Allium raises $40M to enhance blockchain data for Wall Street
The New York-based data platform is building the infrastructure layer that traditional finance needs to actually use blockchain technology.
Allium, the enterprise blockchain data company that counts Visa, Stripe, and Fidelity among its clients, has raised $40 million to deepen its push into Wall Street’s growing appetite for on-chain analytics.
The raise marks a significant leap for the New York-based startup, which closed a $16.5 million Series A just last July. That round, led by Theory Ventures, brought total funding at the time to $21.5 million.

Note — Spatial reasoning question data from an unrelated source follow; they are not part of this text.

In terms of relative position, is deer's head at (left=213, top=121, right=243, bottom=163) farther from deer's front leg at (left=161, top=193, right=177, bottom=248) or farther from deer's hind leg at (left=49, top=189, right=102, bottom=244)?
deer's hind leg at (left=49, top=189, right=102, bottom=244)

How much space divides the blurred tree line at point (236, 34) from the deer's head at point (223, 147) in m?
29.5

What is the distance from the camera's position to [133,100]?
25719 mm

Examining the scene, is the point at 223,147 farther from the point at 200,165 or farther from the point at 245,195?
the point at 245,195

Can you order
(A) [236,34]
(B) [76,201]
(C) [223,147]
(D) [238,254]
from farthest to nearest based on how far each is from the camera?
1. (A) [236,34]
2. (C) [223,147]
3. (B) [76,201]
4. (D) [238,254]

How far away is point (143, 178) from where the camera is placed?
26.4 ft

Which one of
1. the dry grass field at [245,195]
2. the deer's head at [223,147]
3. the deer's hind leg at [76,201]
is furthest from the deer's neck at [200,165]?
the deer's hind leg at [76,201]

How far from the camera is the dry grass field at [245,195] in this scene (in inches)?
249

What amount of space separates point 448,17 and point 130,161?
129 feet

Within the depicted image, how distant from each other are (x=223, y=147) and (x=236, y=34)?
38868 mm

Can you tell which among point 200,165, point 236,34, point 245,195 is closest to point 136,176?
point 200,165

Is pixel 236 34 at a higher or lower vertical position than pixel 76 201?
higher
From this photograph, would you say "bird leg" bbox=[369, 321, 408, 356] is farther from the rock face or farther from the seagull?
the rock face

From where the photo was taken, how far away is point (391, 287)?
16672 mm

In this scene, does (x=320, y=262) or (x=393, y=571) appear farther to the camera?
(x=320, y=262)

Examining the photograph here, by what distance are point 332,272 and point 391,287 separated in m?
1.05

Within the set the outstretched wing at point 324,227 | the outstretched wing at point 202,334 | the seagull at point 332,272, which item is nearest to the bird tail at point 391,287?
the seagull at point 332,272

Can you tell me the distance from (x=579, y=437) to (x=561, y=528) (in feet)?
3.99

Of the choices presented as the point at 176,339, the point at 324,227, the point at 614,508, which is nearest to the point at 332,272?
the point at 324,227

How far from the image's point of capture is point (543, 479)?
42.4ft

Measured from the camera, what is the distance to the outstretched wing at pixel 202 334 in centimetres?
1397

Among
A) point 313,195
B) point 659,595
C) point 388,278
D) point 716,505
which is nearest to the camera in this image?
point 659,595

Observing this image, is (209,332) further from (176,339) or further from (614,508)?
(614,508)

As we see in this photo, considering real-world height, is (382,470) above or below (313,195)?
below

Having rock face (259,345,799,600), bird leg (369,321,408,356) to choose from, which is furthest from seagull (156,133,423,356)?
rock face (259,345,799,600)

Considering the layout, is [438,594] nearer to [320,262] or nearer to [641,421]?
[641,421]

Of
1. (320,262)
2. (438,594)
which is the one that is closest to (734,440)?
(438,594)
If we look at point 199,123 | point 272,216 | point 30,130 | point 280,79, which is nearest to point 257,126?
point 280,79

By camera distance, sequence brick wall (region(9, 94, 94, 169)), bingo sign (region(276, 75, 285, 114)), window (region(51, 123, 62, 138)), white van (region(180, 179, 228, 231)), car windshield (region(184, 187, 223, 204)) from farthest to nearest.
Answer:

The Bloomberg terminal problem
The company provides production-grade indexing, APIs, and analytics across more than 150 blockchains. It takes the raw, messy firehose of on-chain activity and turns it into structured, queryable datasets that institutional clients can actually use.
Allium offers millions of labeled addresses and over 100 on-chain data schemas, covering everything from real-time decentralized exchange trades to fraud detection patterns. The company holds SOC 1 and SOC 2 certifications, which are the table-stakes security audits that institutional clients require before they’ll even take a meeting, let alone sign a contract.
Why Wall Street cares now
Allium’s data was featured in Citi’s 2025 report, which projected stablecoin transactions approaching $1 trillion per month.
Visa is using blockchain rails for cross-border settlement experiments. Stripe re-entered the crypto payments space. Fidelity has been building out digital asset custody and trading. All three are Allium clients. The common thread is that each of these institutions needs reliable, compliant, institutional-grade data infrastructure to operate in the on-chain world.
The client roster also includes the Uniswap Foundation, which bridges Allium’s appeal across both traditional finance and crypto-native organizations.
The competitive landscape
Allium isn’t the only company chasing this opportunity. Firms like Chainalysis, Nansen, and Dune Analytics all operate in adjacent spaces, though each with different specializations. Chainalysis leans heavily into compliance and law enforcement. Nansen focuses on wallet labeling and smart money tracking for traders. Dune built a community-driven analytics platform that’s popular with researchers and crypto-native teams.
Founded in 2021, the company has moved quickly from seed stage to institutional credibility in roughly four years. The earlier funding came from notable venture firms including Kleiner Perkins and Amplify Partners, both of which have deep networks across enterprise software and fintech.